-- start of Selected extract --

Although I absolutely agree with the last speaker, I think it is quite right that the Minister should not intervene at once, but allow hon. Members first to express their views. I remember one occasion when the Front Ministerial Bench was taken very severely to task for intervening too early in the Debate, and has, in fact, been asked not to reply until they have heard hon. Members speak. I think we owe a great debt of gratitude to the Front Bench for not jumping up too soon and for allowing those who sit on the Back Benches to say what they wish. Whatever may be our opinion in regard to his politics I feel that the Leader of the House is the last person in this House to treat any hon. Members with discourtesy.

Mr. BONAR LAW

The hon. Member opposite (Mr. Morrell) complained that I smiled, but that is an offence of which I cannot very often plead guilty. Fault has been found with me for not making a speech on this question, but I have made a good many more speeches than I desired to make. There really is no ground for complaining that we have not dealt with this question, although it may be true that we have not dealt with it satisfactorily. All these arguments have been used before, and we have endeavoured to give reasons for the decisions to which we have come, after examining this question. The hon. Member for East Edinburgh (Mr. Hogge) has referred to the state of the House at the present moment, but I am sure the hon. Member is sufficiently acquainted with this House to know that the attendance of Members very often depends, not entirely upon the subject, but upon the hon. Member who is addressing us, and it is possible that be cause the subject has been so often put forward, in precisely the same way, that more hon. Members are not present. I do not think there are many hon. Members, even in this thin House of Commons, who did not feel as I did, a little shocked that a subject, with three parts of which no man living can fail to sympathise, should be treated in the sort of tone which has been adopted by the hon. Member. It may be that we are not dealing adequately with this subject, but this, at least, is true, that the conscience of the whole of the nation as a whole is more roused now than it has ever been before in any war, and I can say that no Government anywhere has ever made so many advances in the direction of trying to deal fairly with these people as we have. I think that will be admitted even by the hon. Member for East Edinburgh.

Mr. HOGGE

Hear, hear!

Mr. BONAR LAW

When our first proposals were brought forward, the House of Commons did not think they were adequate. I took that view, and suggested that a Committee should be set up to consider the matter. I was not in office at that time. Since then, the subject has been considered over and over again, and the hon. Member for East Edinburgh knows quite well that what we are now doing, whether it be adequate or not, represents an immense advance, not altogether incommensurate with the increased cost of living. On an average, the pensions and allowances have been almost doubled since the first pension was established in this House. No doubt anyone who chooses could put the case in the same way as it has been put, and it would raise an amount of sympathy which makes it almost impossible to resist any demand of this kind. Take one of the instances given by the hon. Member—that of a wife with six children, who gets 37s. 6d. a week as an allowance. Do not let us forget that if you look at it simply from the point of view of some munition workers, that is a very much larger income than even at the present higher scale of wages is being obtained by them. I say again, when we can compare the amounts that are earned by those who are working in the munition factories with the allowances we pay to the dependants of the men who are fighting our battles, and are thereby doing so much for the country, we cannot feel satisfied. But nobody will suggest we could by any possibility raise the scale of allowances so as to bring them in line with the wages paid in munition work. Would not the logical outcome of any such suggestion be that all scales of payment, including those in the workshops, should be regulated by the State all round?

-- end of Selected extract --
-- start of Listed records --

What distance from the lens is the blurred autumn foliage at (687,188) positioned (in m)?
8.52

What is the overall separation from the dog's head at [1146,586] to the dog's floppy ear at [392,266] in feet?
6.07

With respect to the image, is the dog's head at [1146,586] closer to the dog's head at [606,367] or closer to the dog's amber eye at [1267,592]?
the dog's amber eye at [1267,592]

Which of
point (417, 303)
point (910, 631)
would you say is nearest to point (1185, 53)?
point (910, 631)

-- end of Listed records --
-- start of Listed records --

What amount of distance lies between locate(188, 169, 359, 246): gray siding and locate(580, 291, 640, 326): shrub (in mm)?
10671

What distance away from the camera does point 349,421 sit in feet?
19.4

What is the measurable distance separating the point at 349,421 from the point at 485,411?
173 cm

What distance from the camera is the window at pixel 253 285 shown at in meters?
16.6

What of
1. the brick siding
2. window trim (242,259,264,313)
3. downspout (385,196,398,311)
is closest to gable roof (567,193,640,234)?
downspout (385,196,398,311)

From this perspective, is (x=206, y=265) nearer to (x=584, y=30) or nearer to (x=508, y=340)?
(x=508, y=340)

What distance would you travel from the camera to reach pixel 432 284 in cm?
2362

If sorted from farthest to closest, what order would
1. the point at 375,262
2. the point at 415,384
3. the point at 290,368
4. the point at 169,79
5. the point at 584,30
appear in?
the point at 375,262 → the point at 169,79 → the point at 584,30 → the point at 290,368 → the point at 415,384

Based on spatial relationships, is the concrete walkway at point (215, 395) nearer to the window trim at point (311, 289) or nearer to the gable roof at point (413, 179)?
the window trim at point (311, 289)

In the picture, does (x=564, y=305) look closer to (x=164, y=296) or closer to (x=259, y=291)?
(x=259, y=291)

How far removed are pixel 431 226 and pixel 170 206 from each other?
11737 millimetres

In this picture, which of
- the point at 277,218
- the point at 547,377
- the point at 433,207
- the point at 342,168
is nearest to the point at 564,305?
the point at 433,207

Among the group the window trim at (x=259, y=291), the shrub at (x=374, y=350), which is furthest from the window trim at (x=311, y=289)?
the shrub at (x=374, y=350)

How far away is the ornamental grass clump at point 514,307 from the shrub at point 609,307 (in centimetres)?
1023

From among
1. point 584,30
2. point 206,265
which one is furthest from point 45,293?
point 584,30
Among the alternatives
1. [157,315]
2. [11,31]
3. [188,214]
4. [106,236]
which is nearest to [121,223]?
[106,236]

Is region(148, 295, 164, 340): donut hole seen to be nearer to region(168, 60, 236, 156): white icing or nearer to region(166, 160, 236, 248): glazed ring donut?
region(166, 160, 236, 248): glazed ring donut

-- end of Listed records --

Give a three-sentence summary of the debate excerpt. The records bear no relation to the debate excerpt.

- Exercise response -
An opening speaker approves of the Minister waiting to let hon. Members express their views first, and says the Leader of the House is the last person to treat any hon. Member with discourtesy. Mr. Bonar Law replies that the Government has given reasons for its decisions on this question, and he says that pensions and allowances have on average almost doubled since the first pension was established. He says that nobody will suggest the allowances could be raised to match munition wages, since that would logically mean the State regulating all scales of payment.